Nasogastric Tube Insertion

Bedside

Indications

  1. Gastric decompression (bowel obstruction, ileus)
  2. Enteral feeding
  3. Gastric lavage / medication administration

Contraindications

  1. Basal skull fracture (use orogastric)
  2. Oesophageal stricture / varices (relative)
  3. Recent upper GI surgery (discuss with team)

Equipment

  1. Fine-bore feeding tube (10–12 Fr) or wide-bore Ryles (14–18 Fr)
  2. Lubricant, glass of water with straw
  3. pH paper
  4. Catheter-tip syringe
  5. Tape / fixation device

Technique

  1. Measure NEX distance (nose-earlobe-xiphisternum)
  2. Lubricate tip; patient sitting, head slightly flexed
  3. Insert horizontally into nostril, advance along floor of nasal cavity
  4. Ask patient to swallow water as tube reaches oropharynx
  5. Advance to measured length
  6. Aspirate gastric contents → pH ≤5.5 confirms gastric position
  7. If unable to confirm, CXR with tip below diaphragm and bisecting carina

Complications

  1. Misplacement into airway (pneumothorax if fed)

DATASET EXTRACT
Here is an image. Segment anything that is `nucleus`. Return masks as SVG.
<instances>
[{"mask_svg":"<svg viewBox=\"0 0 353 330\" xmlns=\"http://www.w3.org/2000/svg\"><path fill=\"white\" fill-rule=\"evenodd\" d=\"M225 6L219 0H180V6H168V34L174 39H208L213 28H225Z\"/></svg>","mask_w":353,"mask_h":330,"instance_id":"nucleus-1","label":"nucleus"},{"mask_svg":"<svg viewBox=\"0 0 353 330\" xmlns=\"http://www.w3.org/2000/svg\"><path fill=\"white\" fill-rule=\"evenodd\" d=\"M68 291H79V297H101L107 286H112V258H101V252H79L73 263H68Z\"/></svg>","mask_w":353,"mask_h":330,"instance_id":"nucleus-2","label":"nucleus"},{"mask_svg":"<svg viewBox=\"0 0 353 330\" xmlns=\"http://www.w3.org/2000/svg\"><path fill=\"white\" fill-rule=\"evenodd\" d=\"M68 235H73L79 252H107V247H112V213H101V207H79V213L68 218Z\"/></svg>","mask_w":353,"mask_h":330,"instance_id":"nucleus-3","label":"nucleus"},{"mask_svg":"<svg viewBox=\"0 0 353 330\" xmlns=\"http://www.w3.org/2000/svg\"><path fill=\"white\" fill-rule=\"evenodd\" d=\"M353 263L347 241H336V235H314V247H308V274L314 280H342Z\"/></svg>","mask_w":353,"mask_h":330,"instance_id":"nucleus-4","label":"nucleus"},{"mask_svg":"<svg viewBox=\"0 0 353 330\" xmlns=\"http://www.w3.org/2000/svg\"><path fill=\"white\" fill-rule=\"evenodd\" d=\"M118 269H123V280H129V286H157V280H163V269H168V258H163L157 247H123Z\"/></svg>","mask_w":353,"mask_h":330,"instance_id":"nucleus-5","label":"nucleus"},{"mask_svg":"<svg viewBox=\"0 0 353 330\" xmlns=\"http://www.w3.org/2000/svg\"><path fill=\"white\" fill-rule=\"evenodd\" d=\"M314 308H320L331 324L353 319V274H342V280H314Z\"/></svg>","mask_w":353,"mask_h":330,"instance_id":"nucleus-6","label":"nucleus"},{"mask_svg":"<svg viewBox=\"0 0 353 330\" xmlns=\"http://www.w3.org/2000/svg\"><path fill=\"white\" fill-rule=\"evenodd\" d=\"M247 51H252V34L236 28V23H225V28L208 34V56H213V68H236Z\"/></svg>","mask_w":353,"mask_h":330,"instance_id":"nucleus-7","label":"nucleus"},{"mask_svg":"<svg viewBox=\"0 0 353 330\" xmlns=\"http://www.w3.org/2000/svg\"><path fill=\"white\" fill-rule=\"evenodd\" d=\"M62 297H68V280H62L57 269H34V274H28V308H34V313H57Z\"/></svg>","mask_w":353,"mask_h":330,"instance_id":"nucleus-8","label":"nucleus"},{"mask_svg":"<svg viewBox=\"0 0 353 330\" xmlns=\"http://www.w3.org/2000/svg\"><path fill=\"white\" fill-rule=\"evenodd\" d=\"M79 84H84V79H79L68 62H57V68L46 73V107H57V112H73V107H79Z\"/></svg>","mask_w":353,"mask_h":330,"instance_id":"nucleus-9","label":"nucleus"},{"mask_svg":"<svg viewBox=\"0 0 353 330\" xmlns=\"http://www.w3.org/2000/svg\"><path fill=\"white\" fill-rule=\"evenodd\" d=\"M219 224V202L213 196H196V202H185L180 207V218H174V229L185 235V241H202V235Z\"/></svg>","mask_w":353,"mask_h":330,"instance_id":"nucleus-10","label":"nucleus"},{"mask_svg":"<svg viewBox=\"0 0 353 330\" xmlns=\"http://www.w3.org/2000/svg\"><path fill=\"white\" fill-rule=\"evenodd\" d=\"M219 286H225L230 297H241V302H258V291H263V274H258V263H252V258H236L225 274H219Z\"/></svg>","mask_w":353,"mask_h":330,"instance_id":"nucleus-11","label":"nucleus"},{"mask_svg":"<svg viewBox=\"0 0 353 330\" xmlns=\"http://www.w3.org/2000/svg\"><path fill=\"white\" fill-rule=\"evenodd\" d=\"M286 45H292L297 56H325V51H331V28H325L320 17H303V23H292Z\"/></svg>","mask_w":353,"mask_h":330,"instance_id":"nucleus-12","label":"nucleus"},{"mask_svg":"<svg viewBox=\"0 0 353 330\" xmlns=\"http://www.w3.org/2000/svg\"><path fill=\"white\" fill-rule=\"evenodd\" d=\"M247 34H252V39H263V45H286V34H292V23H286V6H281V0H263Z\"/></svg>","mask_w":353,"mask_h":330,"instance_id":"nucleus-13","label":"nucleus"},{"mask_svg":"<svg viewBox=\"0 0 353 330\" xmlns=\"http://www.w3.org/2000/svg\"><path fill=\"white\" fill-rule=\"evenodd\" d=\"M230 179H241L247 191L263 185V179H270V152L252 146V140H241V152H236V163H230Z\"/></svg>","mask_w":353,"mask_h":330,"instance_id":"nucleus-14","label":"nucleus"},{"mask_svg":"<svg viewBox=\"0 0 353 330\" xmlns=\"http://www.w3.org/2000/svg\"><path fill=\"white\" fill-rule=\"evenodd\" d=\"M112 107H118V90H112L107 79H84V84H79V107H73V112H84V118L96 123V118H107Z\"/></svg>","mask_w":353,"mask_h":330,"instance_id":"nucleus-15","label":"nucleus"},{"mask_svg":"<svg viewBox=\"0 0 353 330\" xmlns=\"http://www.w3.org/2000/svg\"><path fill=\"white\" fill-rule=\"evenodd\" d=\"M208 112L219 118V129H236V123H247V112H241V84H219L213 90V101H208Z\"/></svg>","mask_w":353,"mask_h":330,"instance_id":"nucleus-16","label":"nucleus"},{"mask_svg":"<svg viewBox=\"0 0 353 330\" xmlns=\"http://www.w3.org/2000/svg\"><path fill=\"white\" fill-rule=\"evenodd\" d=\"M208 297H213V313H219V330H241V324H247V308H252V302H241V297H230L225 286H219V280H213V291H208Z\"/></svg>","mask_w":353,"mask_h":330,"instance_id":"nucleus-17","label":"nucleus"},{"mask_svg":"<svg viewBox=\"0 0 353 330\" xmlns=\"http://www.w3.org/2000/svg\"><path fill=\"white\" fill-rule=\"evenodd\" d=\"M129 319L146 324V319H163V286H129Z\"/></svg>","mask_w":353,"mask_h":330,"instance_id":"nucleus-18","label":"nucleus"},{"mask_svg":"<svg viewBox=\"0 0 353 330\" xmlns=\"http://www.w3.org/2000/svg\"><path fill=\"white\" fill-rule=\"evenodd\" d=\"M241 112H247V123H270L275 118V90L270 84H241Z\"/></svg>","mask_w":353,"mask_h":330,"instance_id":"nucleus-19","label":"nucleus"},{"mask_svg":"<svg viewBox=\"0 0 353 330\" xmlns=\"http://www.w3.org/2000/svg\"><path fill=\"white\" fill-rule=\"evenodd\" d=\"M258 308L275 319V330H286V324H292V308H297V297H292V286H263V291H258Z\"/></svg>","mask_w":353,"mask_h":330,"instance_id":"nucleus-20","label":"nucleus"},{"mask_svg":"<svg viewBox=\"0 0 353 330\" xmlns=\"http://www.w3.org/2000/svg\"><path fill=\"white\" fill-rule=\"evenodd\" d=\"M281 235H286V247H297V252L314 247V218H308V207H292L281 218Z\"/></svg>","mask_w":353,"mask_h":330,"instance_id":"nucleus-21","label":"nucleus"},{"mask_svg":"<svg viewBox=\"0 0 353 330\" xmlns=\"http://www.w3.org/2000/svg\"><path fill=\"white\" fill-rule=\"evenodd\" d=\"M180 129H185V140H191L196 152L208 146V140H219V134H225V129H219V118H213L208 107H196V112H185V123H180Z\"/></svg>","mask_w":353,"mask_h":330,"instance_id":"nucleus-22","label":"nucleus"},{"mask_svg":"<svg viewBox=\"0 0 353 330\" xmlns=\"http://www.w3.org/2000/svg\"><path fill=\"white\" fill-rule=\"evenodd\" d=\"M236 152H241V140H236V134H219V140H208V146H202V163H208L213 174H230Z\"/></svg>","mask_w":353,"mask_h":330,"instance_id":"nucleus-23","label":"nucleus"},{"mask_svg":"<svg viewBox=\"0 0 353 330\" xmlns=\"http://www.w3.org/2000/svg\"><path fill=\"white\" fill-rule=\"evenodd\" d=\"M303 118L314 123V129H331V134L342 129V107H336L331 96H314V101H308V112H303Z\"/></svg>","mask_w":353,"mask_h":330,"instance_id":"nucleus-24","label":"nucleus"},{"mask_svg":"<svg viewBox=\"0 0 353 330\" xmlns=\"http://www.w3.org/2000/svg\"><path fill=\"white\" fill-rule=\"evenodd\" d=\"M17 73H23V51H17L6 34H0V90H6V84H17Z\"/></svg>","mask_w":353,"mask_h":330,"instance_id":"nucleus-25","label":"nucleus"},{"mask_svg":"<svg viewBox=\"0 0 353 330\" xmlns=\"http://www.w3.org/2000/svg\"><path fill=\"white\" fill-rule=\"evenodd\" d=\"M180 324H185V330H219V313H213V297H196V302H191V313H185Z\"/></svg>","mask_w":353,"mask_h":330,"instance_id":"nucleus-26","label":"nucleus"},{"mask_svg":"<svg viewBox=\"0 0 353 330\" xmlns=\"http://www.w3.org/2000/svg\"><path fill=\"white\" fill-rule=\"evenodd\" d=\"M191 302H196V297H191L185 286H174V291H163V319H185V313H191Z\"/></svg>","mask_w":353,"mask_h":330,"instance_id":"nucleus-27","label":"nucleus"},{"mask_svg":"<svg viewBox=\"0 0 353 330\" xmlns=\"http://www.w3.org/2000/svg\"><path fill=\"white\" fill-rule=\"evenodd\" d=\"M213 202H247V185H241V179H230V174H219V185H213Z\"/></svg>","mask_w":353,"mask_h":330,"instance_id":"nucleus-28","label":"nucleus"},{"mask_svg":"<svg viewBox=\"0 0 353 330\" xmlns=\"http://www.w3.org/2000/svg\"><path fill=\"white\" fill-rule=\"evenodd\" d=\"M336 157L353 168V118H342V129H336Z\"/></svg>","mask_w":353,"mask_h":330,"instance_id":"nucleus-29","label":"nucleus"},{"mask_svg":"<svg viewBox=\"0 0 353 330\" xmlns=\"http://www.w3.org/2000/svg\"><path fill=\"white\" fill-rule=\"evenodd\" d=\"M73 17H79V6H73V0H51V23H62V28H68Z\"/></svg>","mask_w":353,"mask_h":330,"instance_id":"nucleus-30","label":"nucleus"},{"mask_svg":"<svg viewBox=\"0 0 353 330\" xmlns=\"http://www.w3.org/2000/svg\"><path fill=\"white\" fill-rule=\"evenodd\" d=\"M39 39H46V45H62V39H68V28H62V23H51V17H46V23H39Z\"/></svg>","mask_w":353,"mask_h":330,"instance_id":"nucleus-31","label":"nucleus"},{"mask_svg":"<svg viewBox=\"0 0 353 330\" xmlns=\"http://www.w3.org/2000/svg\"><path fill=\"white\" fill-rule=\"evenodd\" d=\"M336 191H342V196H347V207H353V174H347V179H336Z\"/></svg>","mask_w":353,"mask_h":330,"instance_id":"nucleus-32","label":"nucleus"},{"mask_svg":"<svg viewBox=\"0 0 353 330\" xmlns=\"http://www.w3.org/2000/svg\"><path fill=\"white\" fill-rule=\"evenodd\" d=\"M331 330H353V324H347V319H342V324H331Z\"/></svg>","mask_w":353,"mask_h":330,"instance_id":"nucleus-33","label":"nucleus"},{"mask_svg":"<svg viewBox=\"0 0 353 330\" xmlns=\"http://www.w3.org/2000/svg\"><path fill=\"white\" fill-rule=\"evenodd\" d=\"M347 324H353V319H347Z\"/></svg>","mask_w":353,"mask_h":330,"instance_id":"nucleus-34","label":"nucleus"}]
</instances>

QUESTIONS TO ANSWER
1. Swap "Fine-bore" for "Small-bore" and give the nasogastric tube guide again between "2. Oesophageal stricture" and "Ryles (14–18 Fr)", inclusive.
2. Please write the next part of the nasogastric tube guide, picking up after its last line.
The data has no connection to the nasogastric tube guide.

TASK-BY-TASK OUTPUTS
1.
2. Oesophageal stricture / varices (relative)
  3. Recent upper GI surgery (discuss with team)

Equipment

  1. Small-bore feeding tube (10–12 Fr) or wide-bore Ryles (14–18 Fr)

2.
  2. Epistaxis
  3. Discomfort, sinusitis
  4. Ulceration with long-term use

Aftercare

  1. NEVER FEED without confirmed safe position (pH or CXR)
  2. Document insertion length and confirmation method
  3. Re-check position before each feed / 4 hourly

Clinical pearls

  1. NPSA never event: feeding into lung from misplaced NG
  2. CXR criteria: tube in midline below diaphragm, tip 10 cm beyond GOJ

Perform under supervision until competent. Follow local SOPs and consent policy.